In the material below, find the span from the line with "Ткач Жизни: История" to the line with "etisalat Mobile Number" and transcribe only those lines, exactly, ends included, without the pictures.

RAW DATA START

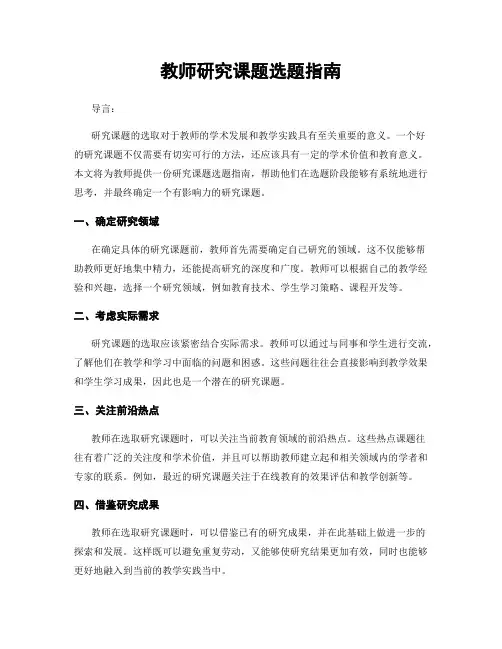 教师研究课题选题指南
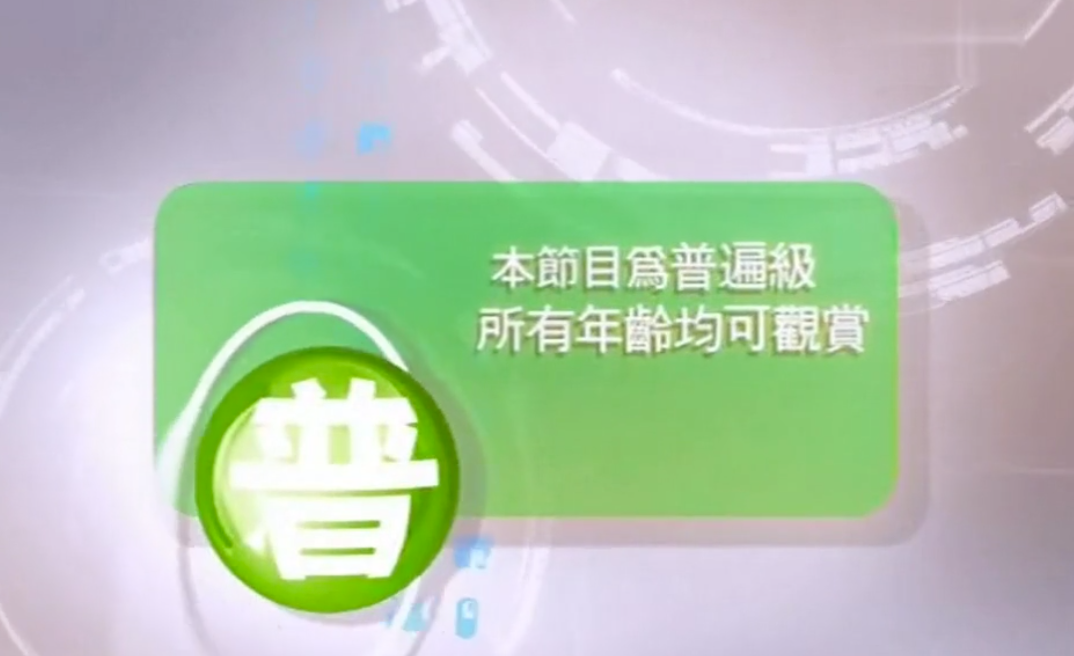 罗志祥“多人运动”曝光？真是辣眼睛！（组图） - 50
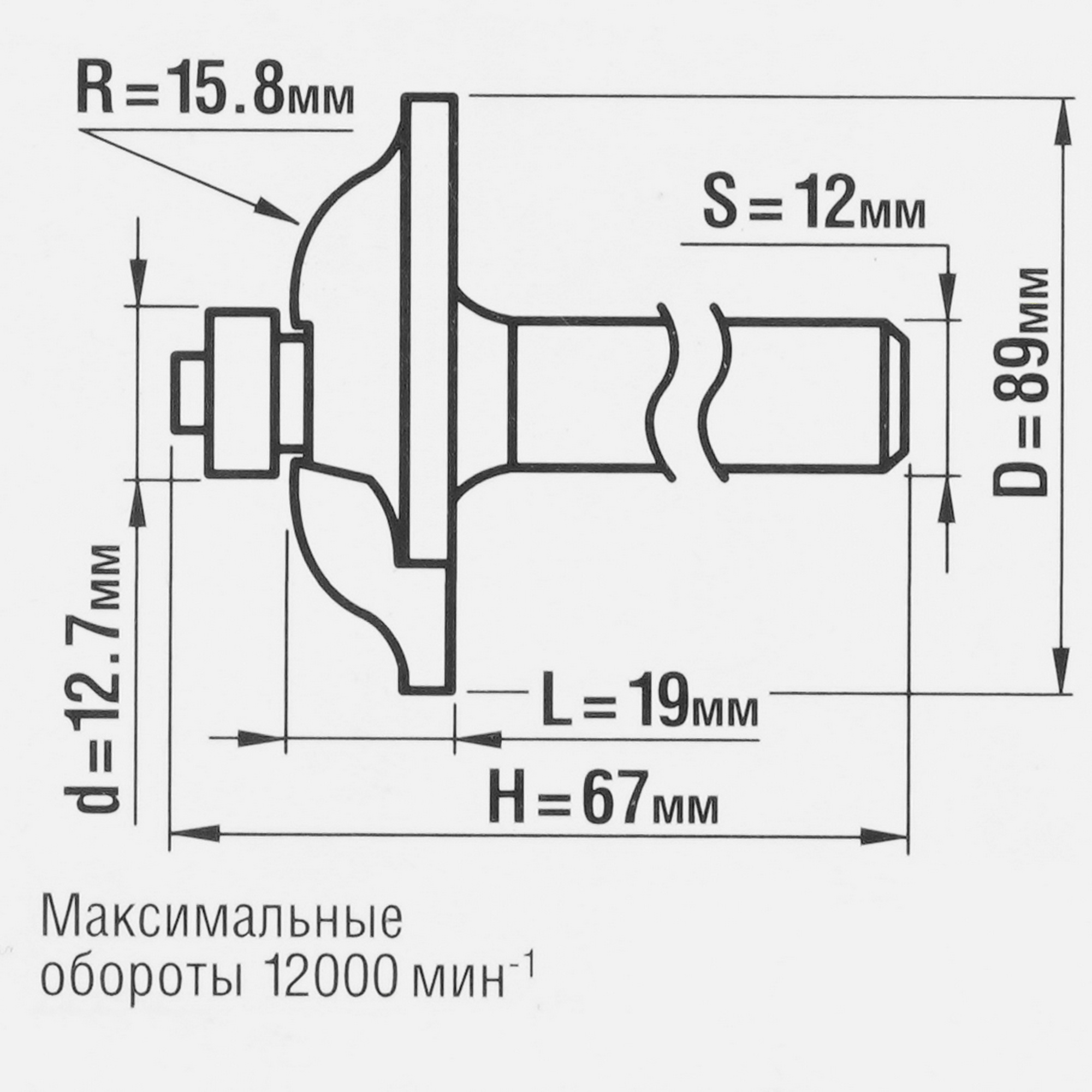 Фреза ЗУБР 28760-89 5306801 STDN-0064392 - Вид №3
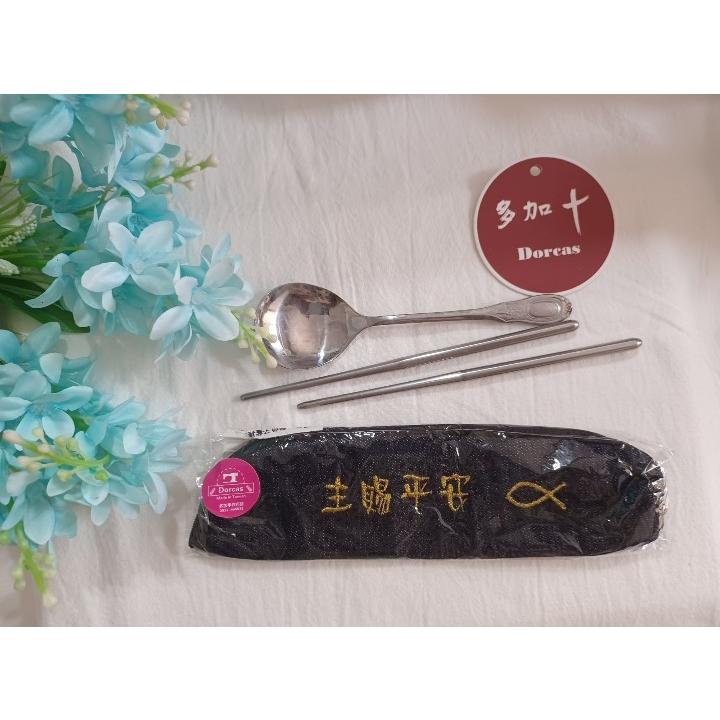 ✝️防水烏魚子造型 環保筷袋✞／餐具袋／筆袋（拉鏈式）新品上市！歡迎訂購／客製化訂製／牛仔布料／純棉布料／環保愛地球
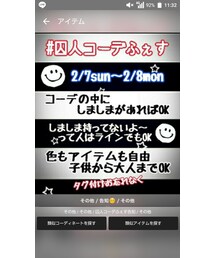 ♯囚人コーデふぇす | 福袋/福箱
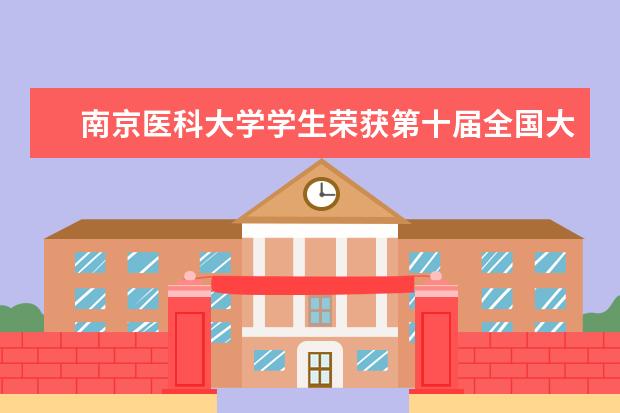 南京医科大学学生荣获第十届全国大学生药苑论坛创新成果奖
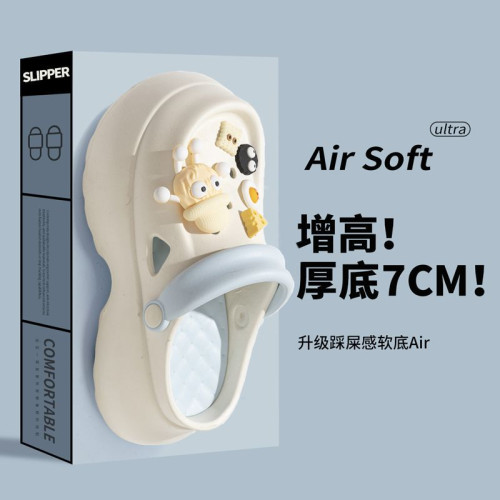 厚底洞洞鞋女款2025新款夏季外穿防滑增高跟松糕涼鞋沙灘包頭拖鞋 厚底洞洞鞋女款2025新款夏季外穿防滑增高跟松糕涼鞋沙灘包頭拖鞋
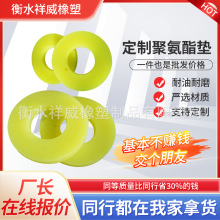 減震緩沖墊聯軸器柱銷緩沖墊聚氨酯彈性墊pu制品彈性圈優力膠墊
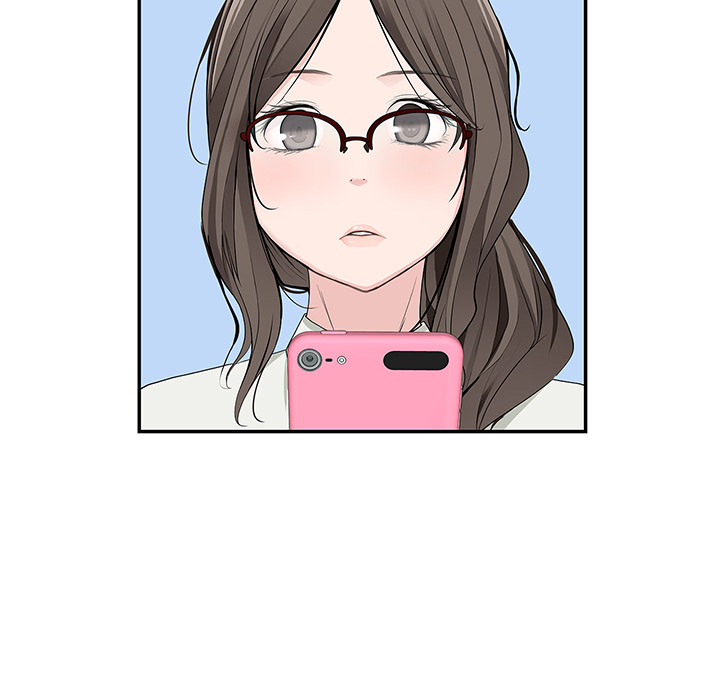 Tissue Guzzler - episode 11 - 94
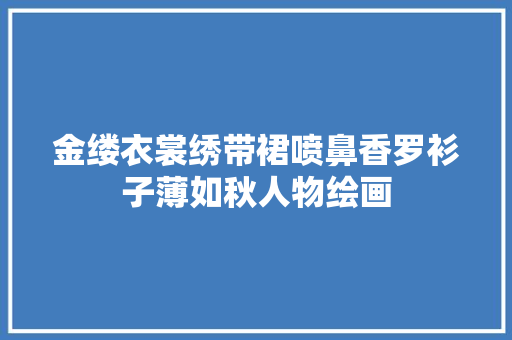 金缕衣裳绣带裙喷鼻香罗衫子薄如秋人物绘画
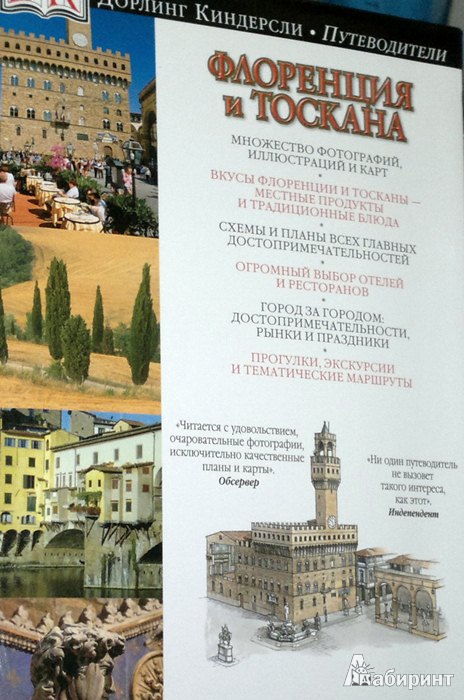 Иллюстрация 11 из 11 для Флоренция и Тоскана - Кристофер Кетлинг | Лабиринт - книги. Источник: Леонид Сергеев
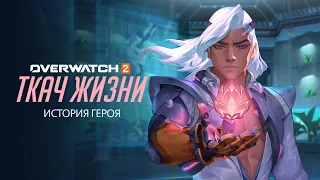 Ткач Жизни: История героя | Overwatch 2 #overwatch #lifeweaver #blizzard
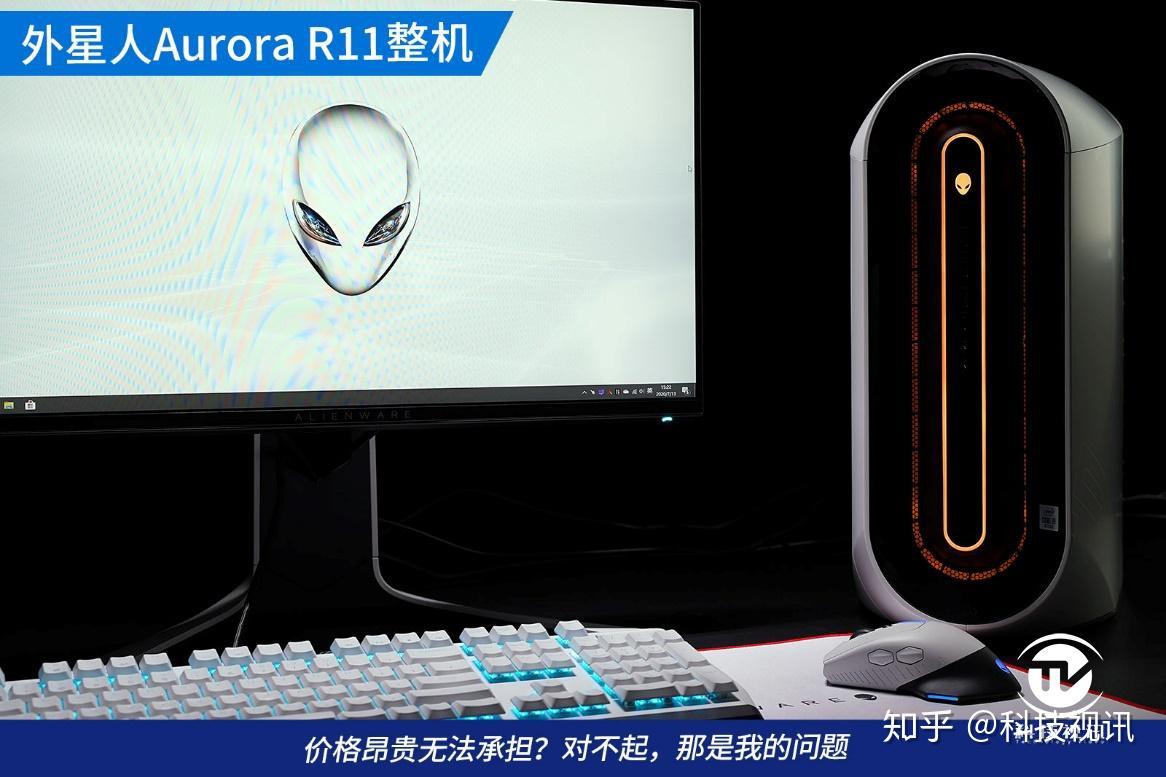 双2080ti尽爽3a大作外星人aurorar11整机评测
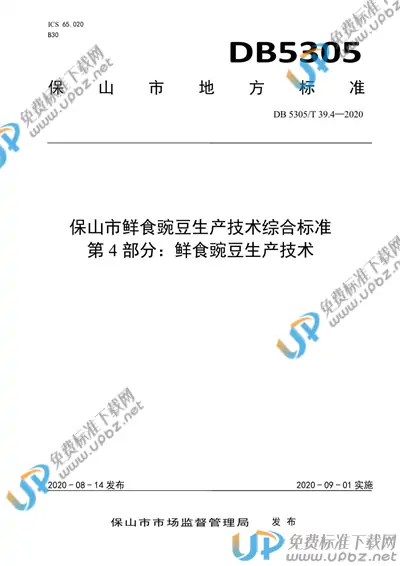 DB5305/T 39.4-2020 免费下载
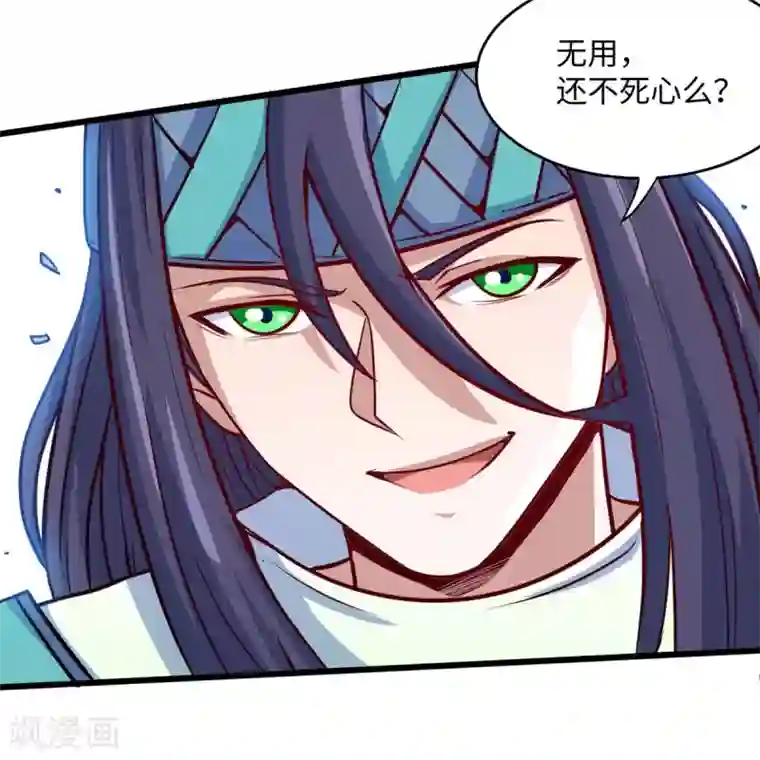 仙帝归来第162话 坑我呢，你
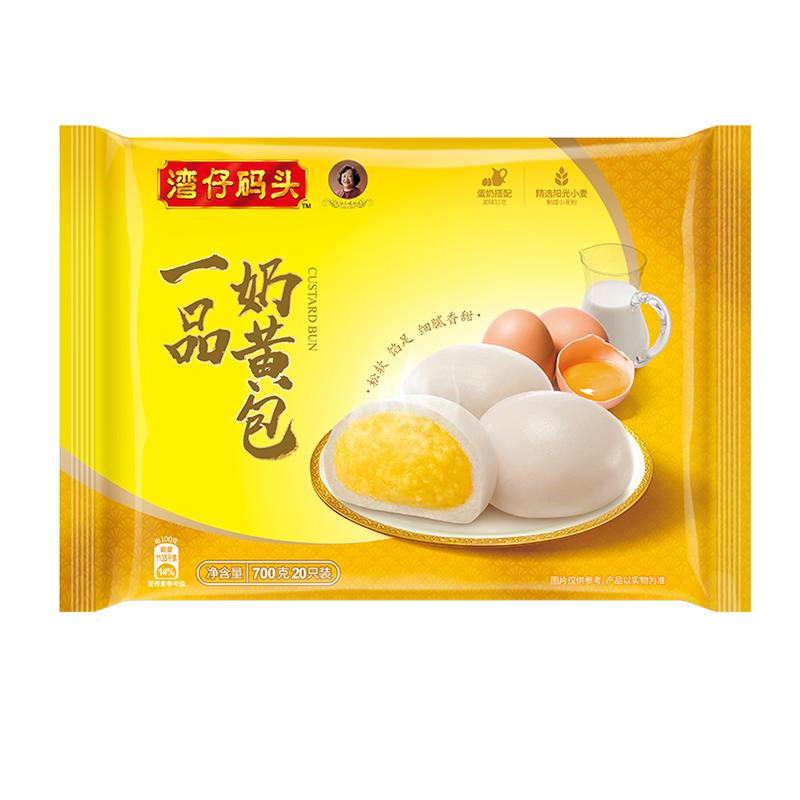 湾仔码头 早餐速食 早餐一品奶黄包 350g10只 9.66元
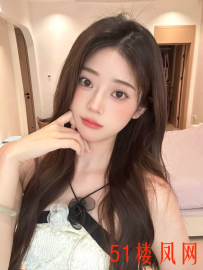 广州-番禺区刚开发的嫩妹   粉嫩多汁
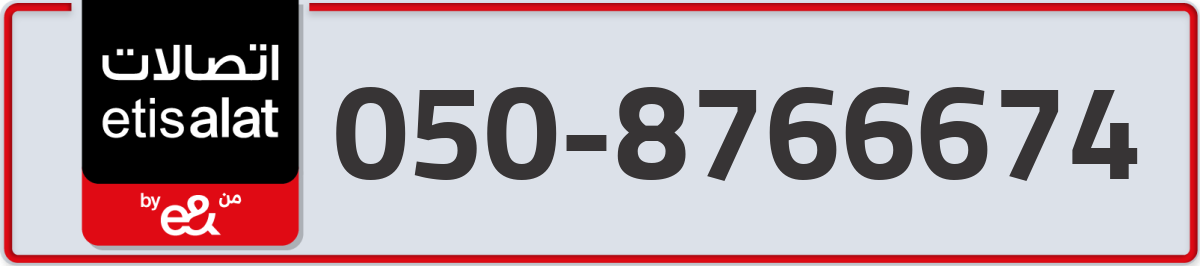 etisalat Mobile Number 050 code 8766674 number
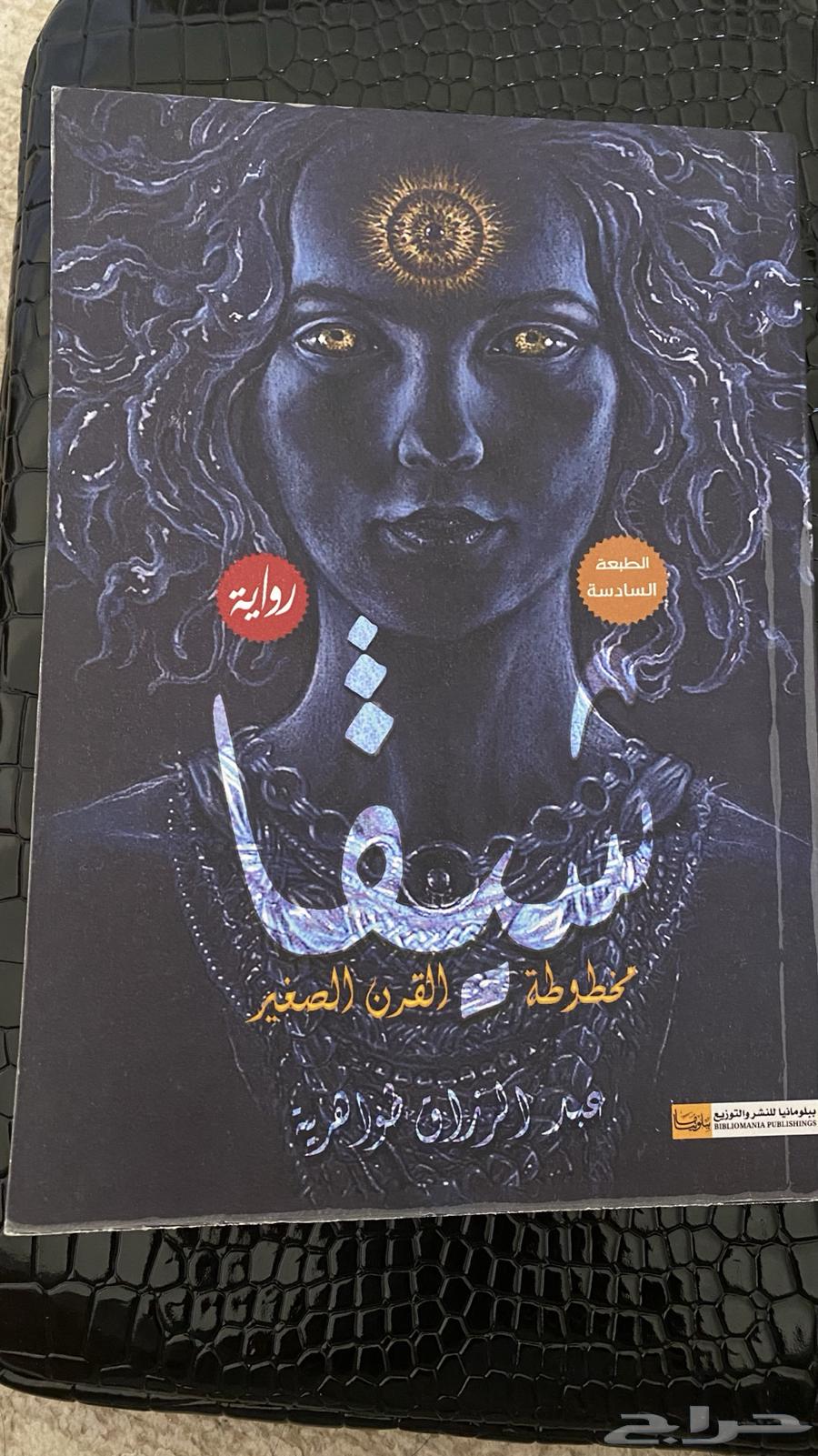 كتب مستمله نضيفه للبيع كلها تراها اصليه ماخذتهم من جرير64530755372930114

RAW DATA END

* _EXERCISE ANSWER_
 Ткач Жизни: История героя | Overwatch 2 #overwatch #lifeweaver #blizzard
 双2080ti尽爽3a大作外星人aurorar11整机评测
 DB5305/T 39.4-2020 免费下载
 仙帝归来第162话 坑我呢，你
 湾仔码头 早餐速食 早餐一品奶黄包 350g10只 9.66元
 广州-番禺区刚开发的嫩妹   粉嫩多汁
 etisalat Mobile Number 050 code 8766674 number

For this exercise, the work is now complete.